## RECORDS PROVIDED
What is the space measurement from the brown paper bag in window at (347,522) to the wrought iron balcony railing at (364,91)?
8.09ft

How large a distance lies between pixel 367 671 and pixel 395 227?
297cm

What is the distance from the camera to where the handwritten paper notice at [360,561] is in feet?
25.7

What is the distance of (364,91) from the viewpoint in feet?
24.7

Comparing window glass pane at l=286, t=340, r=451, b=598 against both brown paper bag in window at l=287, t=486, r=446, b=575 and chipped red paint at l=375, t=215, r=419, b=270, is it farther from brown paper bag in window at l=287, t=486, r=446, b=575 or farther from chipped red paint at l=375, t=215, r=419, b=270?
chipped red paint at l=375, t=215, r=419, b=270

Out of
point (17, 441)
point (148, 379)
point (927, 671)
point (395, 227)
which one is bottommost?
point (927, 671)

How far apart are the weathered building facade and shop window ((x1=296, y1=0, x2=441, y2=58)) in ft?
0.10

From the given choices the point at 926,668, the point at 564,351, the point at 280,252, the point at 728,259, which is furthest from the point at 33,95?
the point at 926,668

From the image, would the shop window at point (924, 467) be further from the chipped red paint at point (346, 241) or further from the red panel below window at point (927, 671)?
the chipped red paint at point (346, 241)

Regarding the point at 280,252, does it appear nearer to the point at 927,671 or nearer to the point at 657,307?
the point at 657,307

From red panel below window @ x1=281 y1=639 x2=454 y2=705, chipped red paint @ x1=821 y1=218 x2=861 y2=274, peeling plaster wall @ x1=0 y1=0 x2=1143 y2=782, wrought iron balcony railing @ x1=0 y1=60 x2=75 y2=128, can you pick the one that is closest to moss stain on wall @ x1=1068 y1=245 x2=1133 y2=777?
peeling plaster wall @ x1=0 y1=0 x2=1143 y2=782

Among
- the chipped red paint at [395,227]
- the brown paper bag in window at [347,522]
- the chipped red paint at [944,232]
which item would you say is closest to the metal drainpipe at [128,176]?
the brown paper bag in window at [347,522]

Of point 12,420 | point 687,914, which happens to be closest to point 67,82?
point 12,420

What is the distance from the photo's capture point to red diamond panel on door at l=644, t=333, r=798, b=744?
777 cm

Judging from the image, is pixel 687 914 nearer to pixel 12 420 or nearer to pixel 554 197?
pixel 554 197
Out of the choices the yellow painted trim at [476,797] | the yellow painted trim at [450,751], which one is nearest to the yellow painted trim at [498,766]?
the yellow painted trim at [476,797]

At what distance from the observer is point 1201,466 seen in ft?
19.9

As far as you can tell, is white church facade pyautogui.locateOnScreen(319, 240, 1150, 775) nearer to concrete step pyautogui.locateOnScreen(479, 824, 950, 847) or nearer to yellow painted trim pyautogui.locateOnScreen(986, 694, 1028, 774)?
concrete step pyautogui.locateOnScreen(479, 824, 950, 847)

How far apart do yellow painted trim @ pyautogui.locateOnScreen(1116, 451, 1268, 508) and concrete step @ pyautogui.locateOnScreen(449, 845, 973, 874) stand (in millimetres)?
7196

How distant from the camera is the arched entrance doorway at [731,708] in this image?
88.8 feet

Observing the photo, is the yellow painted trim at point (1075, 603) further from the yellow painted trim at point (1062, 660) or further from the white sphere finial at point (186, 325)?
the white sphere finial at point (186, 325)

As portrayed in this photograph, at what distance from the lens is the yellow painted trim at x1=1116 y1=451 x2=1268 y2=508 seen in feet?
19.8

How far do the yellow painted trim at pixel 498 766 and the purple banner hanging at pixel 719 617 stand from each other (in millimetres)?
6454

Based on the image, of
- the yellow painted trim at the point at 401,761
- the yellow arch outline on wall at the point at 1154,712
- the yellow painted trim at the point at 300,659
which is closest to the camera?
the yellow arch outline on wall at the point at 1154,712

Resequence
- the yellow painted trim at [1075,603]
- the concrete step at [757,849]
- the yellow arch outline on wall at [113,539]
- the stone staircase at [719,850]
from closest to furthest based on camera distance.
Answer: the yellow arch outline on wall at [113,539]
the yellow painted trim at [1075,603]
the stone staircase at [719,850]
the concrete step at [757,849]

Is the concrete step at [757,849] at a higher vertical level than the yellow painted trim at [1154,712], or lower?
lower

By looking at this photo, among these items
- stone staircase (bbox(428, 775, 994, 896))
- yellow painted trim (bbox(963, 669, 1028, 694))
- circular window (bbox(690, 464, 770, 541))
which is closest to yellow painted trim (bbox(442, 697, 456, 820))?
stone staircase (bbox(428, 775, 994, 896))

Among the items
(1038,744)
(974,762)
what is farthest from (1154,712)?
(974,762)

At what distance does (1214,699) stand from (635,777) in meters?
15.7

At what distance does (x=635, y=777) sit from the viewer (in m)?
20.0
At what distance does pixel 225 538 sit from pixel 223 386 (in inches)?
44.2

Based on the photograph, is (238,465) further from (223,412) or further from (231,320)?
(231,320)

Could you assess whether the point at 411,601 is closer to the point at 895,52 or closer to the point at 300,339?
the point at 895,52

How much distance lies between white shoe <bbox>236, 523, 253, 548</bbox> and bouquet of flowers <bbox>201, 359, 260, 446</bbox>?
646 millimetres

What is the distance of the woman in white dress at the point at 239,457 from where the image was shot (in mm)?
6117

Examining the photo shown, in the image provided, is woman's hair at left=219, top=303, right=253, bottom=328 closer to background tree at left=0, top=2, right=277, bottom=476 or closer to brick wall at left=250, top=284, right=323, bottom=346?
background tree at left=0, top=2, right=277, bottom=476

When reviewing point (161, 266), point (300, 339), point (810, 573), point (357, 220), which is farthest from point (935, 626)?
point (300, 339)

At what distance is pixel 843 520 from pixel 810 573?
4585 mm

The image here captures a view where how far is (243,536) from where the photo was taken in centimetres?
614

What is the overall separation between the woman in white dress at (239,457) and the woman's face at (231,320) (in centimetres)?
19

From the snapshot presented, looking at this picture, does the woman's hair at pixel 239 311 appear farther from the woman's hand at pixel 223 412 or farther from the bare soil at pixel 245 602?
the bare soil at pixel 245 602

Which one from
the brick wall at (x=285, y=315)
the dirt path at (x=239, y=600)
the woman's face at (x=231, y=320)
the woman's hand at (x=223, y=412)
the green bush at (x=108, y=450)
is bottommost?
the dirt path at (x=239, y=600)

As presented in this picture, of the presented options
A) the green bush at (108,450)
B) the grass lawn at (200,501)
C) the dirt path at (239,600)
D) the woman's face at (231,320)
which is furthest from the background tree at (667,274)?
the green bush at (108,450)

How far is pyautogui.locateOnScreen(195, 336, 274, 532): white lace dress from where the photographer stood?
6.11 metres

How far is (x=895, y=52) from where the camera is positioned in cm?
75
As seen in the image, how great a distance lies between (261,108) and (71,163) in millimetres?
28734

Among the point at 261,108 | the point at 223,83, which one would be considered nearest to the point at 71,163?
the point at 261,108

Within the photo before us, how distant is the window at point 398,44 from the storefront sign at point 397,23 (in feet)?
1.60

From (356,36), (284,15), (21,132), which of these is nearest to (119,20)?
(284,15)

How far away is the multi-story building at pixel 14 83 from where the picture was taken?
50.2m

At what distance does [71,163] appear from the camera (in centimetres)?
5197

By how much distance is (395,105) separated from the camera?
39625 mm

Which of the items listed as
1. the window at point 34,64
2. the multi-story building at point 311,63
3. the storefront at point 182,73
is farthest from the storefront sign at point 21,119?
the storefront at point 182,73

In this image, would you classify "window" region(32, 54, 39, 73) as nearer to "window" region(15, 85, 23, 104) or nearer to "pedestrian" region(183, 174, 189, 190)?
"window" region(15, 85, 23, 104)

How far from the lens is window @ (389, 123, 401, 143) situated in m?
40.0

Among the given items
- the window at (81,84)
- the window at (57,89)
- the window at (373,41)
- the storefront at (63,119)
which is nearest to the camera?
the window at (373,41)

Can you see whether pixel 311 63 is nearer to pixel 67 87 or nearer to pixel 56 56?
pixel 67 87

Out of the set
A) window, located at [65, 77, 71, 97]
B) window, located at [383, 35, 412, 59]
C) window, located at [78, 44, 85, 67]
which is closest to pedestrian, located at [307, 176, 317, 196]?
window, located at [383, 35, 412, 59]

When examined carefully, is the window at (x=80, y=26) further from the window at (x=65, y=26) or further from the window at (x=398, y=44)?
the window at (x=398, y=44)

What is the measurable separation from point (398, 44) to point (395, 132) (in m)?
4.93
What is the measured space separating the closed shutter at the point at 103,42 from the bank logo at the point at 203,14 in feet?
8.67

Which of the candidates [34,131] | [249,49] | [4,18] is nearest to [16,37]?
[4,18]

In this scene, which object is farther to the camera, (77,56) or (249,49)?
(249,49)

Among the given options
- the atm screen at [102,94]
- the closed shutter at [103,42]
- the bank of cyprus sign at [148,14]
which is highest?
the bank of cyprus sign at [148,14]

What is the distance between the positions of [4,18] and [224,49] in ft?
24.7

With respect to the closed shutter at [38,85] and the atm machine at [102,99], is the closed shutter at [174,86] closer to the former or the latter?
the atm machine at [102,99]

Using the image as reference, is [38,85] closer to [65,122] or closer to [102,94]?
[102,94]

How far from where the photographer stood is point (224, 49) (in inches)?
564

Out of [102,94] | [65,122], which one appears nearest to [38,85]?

## EXERCISE TASK
Set down, unchanged, the line that contains "Among the given options" together with every later line in the records, through the last one.

## THE ANSWER
Among the given options
- the atm screen at [102,94]
- the closed shutter at [103,42]
- the bank of cyprus sign at [148,14]
which is highest?
the bank of cyprus sign at [148,14]

What is the distance between the positions of [4,18] and [224,49] in ft?
24.7

With respect to the closed shutter at [38,85] and the atm machine at [102,99], is the closed shutter at [174,86] closer to the former or the latter?
the atm machine at [102,99]

Using the image as reference, is [38,85] closer to [65,122] or closer to [102,94]?
[102,94]

How far from where the photographer stood is point (224, 49) (in inches)?
564

Out of [102,94] | [65,122], which one appears nearest to [38,85]?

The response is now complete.